* [WHAT THE EXERCISE ASKS]
Show every line in the listing below that contains the string "awning". Treat uppercase and lowercase as different.

* [GIVEN DATA]
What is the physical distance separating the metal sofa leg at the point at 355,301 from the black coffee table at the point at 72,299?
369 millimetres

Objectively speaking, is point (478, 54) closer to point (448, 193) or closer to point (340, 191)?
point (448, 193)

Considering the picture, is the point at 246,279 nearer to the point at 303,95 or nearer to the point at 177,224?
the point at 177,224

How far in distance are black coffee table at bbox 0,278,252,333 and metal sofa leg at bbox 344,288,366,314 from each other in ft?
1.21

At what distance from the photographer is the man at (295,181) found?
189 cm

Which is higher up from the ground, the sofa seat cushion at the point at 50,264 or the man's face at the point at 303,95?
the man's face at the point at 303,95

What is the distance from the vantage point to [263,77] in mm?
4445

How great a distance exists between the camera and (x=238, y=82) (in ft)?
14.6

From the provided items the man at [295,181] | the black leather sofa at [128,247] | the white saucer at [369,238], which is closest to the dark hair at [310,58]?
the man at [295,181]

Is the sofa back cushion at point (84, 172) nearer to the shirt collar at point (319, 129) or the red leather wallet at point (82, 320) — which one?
---
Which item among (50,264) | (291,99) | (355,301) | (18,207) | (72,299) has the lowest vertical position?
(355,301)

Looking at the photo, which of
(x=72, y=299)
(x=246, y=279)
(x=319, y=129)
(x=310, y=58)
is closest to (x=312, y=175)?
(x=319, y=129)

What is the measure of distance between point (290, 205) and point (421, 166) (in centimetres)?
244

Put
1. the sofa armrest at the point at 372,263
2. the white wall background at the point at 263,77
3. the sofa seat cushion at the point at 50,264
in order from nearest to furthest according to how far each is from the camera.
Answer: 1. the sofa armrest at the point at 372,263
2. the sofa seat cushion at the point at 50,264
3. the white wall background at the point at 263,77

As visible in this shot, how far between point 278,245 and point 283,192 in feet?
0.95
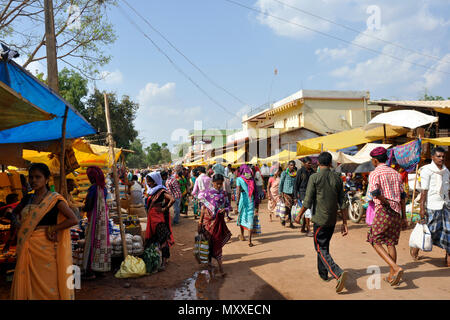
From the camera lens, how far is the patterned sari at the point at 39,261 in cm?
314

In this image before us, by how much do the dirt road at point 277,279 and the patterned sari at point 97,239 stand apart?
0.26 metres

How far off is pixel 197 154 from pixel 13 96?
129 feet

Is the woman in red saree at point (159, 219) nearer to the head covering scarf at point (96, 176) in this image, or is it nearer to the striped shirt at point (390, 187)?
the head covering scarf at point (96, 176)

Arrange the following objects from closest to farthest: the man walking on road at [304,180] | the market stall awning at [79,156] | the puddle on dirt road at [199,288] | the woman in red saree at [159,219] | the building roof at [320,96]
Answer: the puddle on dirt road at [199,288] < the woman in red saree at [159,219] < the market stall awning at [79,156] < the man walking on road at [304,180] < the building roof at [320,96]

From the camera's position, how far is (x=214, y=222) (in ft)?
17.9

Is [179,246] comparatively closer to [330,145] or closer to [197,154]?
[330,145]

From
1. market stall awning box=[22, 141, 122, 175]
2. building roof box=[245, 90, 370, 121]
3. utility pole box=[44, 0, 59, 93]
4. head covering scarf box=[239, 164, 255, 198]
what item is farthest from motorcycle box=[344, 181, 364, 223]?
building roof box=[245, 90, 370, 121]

* [TASK RESULT]
Arrange the following objects from closest to farthest: the man walking on road at [304,180] | the market stall awning at [79,156] | the puddle on dirt road at [199,288] | the woman in red saree at [159,219] | the building roof at [320,96]
Answer: the puddle on dirt road at [199,288] < the woman in red saree at [159,219] < the market stall awning at [79,156] < the man walking on road at [304,180] < the building roof at [320,96]
1. market stall awning box=[22, 141, 122, 175]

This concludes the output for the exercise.